[start Data entries]
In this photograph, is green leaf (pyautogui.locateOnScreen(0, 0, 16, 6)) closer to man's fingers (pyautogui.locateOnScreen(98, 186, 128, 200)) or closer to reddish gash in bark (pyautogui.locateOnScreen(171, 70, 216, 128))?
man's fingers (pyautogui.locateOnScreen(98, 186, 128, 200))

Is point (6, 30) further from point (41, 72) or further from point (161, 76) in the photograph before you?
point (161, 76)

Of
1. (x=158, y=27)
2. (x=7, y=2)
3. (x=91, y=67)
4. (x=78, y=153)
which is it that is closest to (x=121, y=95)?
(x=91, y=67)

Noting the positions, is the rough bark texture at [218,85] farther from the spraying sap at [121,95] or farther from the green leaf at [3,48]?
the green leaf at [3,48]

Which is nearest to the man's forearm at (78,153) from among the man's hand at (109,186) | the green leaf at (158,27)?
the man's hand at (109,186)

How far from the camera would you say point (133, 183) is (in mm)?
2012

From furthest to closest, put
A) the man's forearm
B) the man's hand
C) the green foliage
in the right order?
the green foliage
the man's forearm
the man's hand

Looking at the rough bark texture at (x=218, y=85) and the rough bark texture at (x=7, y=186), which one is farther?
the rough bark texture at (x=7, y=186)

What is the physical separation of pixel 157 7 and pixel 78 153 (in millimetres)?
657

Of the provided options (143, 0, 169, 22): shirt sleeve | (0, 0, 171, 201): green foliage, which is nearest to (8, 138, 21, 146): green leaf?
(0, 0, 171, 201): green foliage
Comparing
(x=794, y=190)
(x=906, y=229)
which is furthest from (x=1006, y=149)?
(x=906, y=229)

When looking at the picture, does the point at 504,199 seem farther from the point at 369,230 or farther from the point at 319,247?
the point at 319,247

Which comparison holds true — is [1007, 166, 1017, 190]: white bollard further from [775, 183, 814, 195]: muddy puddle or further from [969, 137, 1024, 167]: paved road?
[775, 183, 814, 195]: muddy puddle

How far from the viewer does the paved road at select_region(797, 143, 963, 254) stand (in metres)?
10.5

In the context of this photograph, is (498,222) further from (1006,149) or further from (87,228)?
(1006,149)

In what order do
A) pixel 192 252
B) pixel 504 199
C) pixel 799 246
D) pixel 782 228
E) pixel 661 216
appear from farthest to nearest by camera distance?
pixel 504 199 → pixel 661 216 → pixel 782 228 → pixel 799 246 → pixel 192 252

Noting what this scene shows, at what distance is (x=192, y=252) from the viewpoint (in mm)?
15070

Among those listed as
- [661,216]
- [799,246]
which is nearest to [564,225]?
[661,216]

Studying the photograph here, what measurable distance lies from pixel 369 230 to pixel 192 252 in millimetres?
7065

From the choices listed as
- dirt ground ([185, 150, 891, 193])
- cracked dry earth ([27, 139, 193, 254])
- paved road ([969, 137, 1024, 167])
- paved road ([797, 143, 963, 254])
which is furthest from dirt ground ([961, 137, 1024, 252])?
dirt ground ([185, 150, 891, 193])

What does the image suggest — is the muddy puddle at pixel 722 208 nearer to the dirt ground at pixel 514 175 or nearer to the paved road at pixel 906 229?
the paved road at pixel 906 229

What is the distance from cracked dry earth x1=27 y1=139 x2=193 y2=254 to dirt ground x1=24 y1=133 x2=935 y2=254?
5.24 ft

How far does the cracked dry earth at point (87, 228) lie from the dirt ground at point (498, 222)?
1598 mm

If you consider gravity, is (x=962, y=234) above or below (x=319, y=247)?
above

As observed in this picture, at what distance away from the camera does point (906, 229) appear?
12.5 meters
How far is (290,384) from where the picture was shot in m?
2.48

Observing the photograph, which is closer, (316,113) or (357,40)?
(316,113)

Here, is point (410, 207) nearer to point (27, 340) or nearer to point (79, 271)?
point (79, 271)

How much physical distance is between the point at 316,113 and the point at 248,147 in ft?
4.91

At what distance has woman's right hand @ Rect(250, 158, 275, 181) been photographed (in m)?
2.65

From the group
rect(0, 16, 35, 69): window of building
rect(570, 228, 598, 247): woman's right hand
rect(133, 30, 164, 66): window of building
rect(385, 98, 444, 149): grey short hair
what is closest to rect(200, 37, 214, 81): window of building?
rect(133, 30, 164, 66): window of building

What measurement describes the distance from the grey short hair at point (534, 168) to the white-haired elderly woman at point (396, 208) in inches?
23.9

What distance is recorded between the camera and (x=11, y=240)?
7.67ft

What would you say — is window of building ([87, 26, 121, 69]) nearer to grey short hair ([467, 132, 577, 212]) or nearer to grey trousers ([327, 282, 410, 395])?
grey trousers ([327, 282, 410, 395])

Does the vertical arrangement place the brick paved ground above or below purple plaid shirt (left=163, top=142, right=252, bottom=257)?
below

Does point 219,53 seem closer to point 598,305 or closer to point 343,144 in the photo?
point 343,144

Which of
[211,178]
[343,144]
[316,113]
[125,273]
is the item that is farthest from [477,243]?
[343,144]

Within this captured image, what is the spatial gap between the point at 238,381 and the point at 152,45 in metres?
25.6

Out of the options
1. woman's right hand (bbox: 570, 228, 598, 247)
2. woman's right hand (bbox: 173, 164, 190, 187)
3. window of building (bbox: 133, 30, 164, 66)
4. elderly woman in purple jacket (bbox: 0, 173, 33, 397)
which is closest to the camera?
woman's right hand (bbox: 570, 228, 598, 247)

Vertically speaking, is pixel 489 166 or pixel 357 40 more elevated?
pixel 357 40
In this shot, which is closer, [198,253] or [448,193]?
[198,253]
[end Data entries]
Can you duplicate all of the records above, word for word?

Exercise response:
In this photograph, is green leaf (pyautogui.locateOnScreen(0, 0, 16, 6)) closer to man's fingers (pyautogui.locateOnScreen(98, 186, 128, 200)) or closer to reddish gash in bark (pyautogui.locateOnScreen(171, 70, 216, 128))?
man's fingers (pyautogui.locateOnScreen(98, 186, 128, 200))

Is point (6, 30) further from point (41, 72) or further from point (161, 76) in the photograph before you?
point (161, 76)

Of
1. (x=158, y=27)
2. (x=7, y=2)
3. (x=91, y=67)
4. (x=78, y=153)
which is it that is closest to (x=121, y=95)?
(x=91, y=67)

Noting the positions, is the rough bark texture at [218,85] farther from the spraying sap at [121,95] or farther from the green leaf at [3,48]?
the green leaf at [3,48]

Which is nearest to the man's forearm at (78,153) from among the man's hand at (109,186) | the green leaf at (158,27)?
the man's hand at (109,186)

How far from the camera would you say point (133, 183) is (in mm)?
2012

From furthest to closest, put
A) the man's forearm
B) the man's hand
C) the green foliage
in the right order?
the green foliage
the man's forearm
the man's hand

Looking at the rough bark texture at (x=218, y=85) and the rough bark texture at (x=7, y=186), which one is farther?
the rough bark texture at (x=7, y=186)

What is the physical separation of pixel 157 7 and pixel 78 153 (in millimetres)?
657

Of the provided options (143, 0, 169, 22): shirt sleeve | (0, 0, 171, 201): green foliage, which is nearest to (8, 138, 21, 146): green leaf?
(0, 0, 171, 201): green foliage
Comparing
(x=794, y=190)
(x=906, y=229)
which is furthest from (x=1006, y=149)?
(x=906, y=229)

When looking at the picture, does the point at 504,199 seem farther from the point at 369,230 or farther from the point at 319,247?
the point at 319,247

Which comparison holds true — is [1007, 166, 1017, 190]: white bollard further from [775, 183, 814, 195]: muddy puddle or further from [969, 137, 1024, 167]: paved road?
[775, 183, 814, 195]: muddy puddle

How far from the viewer does the paved road at select_region(797, 143, 963, 254) stand (in metres)?
10.5

In the context of this photograph, is (498,222) further from (1006,149) or further from (87,228)?
(1006,149)

In what order do
A) pixel 192 252
B) pixel 504 199
C) pixel 799 246
D) pixel 782 228
E) pixel 661 216
appear from farthest to nearest by camera distance?
pixel 504 199 → pixel 661 216 → pixel 782 228 → pixel 799 246 → pixel 192 252

Noting what this scene shows, at what distance is (x=192, y=252) from the viewpoint (in mm)?
15070

Among those listed as
- [661,216]
- [799,246]
which is nearest to [564,225]?
[661,216]

Studying the photograph here, what measurable distance lies from pixel 369 230 to pixel 192 252 in millimetres?
7065

From the choices listed as
- dirt ground ([185, 150, 891, 193])
- cracked dry earth ([27, 139, 193, 254])
- paved road ([969, 137, 1024, 167])
- paved road ([797, 143, 963, 254])
which is furthest from dirt ground ([961, 137, 1024, 252])?
dirt ground ([185, 150, 891, 193])

What does the image suggest — is the muddy puddle at pixel 722 208 nearer to the dirt ground at pixel 514 175 or nearer to the paved road at pixel 906 229?
the paved road at pixel 906 229

What is the distance from cracked dry earth x1=27 y1=139 x2=193 y2=254 to dirt ground x1=24 y1=133 x2=935 y2=254?
5.24 ft

How far does the cracked dry earth at point (87, 228) lie from the dirt ground at point (498, 222)?
1598 mm

If you consider gravity, is (x=962, y=234) above or below (x=319, y=247)?
above

As observed in this picture, at what distance away from the camera does point (906, 229) appear?
12.5 meters
How far is (290,384) from where the picture was shot in m?
2.48

Observing the photograph, which is closer, (316,113) or (357,40)?
(316,113)

Here, is point (410, 207) nearer to point (27, 340) or nearer to point (79, 271)?
point (79, 271)

How much physical distance is between the point at 316,113 and the point at 248,147 in ft?
4.91

At what distance has woman's right hand @ Rect(250, 158, 275, 181) been photographed (in m)?
2.65

From the group
rect(0, 16, 35, 69): window of building
rect(570, 228, 598, 247): woman's right hand
rect(133, 30, 164, 66): window of building
rect(385, 98, 444, 149): grey short hair
what is closest to rect(200, 37, 214, 81): window of building?
rect(133, 30, 164, 66): window of building

What measurement describes the distance from the grey short hair at point (534, 168) to the white-haired elderly woman at point (396, 208) in inches?
23.9

What distance is recorded between the camera and (x=11, y=240)?
7.67ft

What would you say — is window of building ([87, 26, 121, 69]) nearer to grey short hair ([467, 132, 577, 212]) or nearer to grey trousers ([327, 282, 410, 395])?
grey trousers ([327, 282, 410, 395])

Does the vertical arrangement place the brick paved ground above or below purple plaid shirt (left=163, top=142, right=252, bottom=257)?
below

Does point 219,53 seem closer to point 598,305 or closer to point 343,144 in the photo?
point 343,144

Which of
[211,178]
[343,144]
[316,113]
[125,273]
is the item that is farthest from [477,243]?
[343,144]

Within this captured image, what is the spatial gap between the point at 238,381 and the point at 152,45 in metres?
25.6

Out of the options
1. woman's right hand (bbox: 570, 228, 598, 247)
2. woman's right hand (bbox: 173, 164, 190, 187)
3. window of building (bbox: 133, 30, 164, 66)
4. elderly woman in purple jacket (bbox: 0, 173, 33, 397)
which is closest to the camera?
woman's right hand (bbox: 570, 228, 598, 247)

Vertically speaking, is pixel 489 166 or pixel 357 40 more elevated?
pixel 357 40
In this shot, which is closer, [198,253] or [448,193]?
[198,253]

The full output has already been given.